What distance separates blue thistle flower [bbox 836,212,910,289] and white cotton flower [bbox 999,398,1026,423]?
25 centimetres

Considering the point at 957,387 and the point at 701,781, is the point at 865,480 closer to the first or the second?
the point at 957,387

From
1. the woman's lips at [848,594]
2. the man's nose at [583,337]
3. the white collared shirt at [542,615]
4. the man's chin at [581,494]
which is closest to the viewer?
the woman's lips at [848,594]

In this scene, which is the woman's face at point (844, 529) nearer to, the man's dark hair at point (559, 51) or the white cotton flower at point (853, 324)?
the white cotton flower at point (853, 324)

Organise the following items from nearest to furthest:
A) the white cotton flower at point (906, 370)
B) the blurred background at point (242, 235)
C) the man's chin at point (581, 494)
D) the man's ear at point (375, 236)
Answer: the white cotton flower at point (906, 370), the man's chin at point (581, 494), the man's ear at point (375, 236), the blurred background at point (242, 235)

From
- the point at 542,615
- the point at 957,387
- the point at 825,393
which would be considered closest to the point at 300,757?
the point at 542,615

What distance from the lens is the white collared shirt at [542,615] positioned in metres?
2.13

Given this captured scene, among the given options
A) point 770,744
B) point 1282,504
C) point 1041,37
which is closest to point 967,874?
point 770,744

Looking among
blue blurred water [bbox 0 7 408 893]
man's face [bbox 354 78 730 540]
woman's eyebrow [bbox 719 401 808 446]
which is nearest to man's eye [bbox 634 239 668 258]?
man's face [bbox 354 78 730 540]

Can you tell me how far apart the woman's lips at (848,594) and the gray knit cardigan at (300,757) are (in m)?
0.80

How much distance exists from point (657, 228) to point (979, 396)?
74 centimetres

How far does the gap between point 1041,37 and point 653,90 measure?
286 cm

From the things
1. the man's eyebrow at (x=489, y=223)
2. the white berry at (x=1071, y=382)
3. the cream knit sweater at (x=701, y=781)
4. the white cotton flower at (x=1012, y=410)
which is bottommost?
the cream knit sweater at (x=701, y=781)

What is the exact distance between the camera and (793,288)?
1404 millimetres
::::::::::
# What the task asks
Rewrite the listing above, changing "Organise" to "Arrange" and keeping every other word as it is.

# Full output
What distance separates blue thistle flower [bbox 836,212,910,289] and white cotton flower [bbox 999,398,1026,423]?
25 centimetres

Considering the point at 957,387 and the point at 701,781, is the point at 865,480 closer to the first or the second?
the point at 957,387

From
1. the woman's lips at [848,594]
2. the man's nose at [583,337]
3. the white collared shirt at [542,615]
4. the man's chin at [581,494]
which is closest to the viewer?
the woman's lips at [848,594]

In this scene, which is the woman's face at point (844, 529) nearer to, the man's dark hair at point (559, 51) or the white cotton flower at point (853, 324)?
the white cotton flower at point (853, 324)

Arrange the following items from nearest to furthest:
A) the white cotton flower at point (906, 370)
B) the blurred background at point (242, 235)
C) the man's chin at point (581, 494)
D) the man's ear at point (375, 236)
Answer: the white cotton flower at point (906, 370), the man's chin at point (581, 494), the man's ear at point (375, 236), the blurred background at point (242, 235)

From
- the point at 542,615
- the point at 957,387
- the point at 825,393
which would be considered closest to the point at 300,757?
the point at 542,615

What distance from the lens is the white collared shirt at [542,615] positioned in metres?
2.13

Given this captured scene, among the given options
A) point 770,744
B) point 1282,504
C) point 1041,37
which is closest to point 967,874?
point 770,744

Looking among
blue blurred water [bbox 0 7 408 893]
man's face [bbox 354 78 730 540]
woman's eyebrow [bbox 719 401 808 446]
which is nearest to man's eye [bbox 634 239 668 258]?
man's face [bbox 354 78 730 540]

Can you tell me how far apart the woman's lips at (848,594) and the gray knit cardigan at (300,757) are (in m)?
0.80

How much distance exists from point (657, 228) to point (979, 396)?
74 centimetres

How far does the gap between point 1041,37 and point 653,90 measure?
286 cm

From the things
1. the man's eyebrow at (x=489, y=223)
2. the white berry at (x=1071, y=382)
3. the cream knit sweater at (x=701, y=781)
4. the white cotton flower at (x=1012, y=410)
which is bottommost?
the cream knit sweater at (x=701, y=781)

What is the exact distance between the camera and (793,288)?
1404 millimetres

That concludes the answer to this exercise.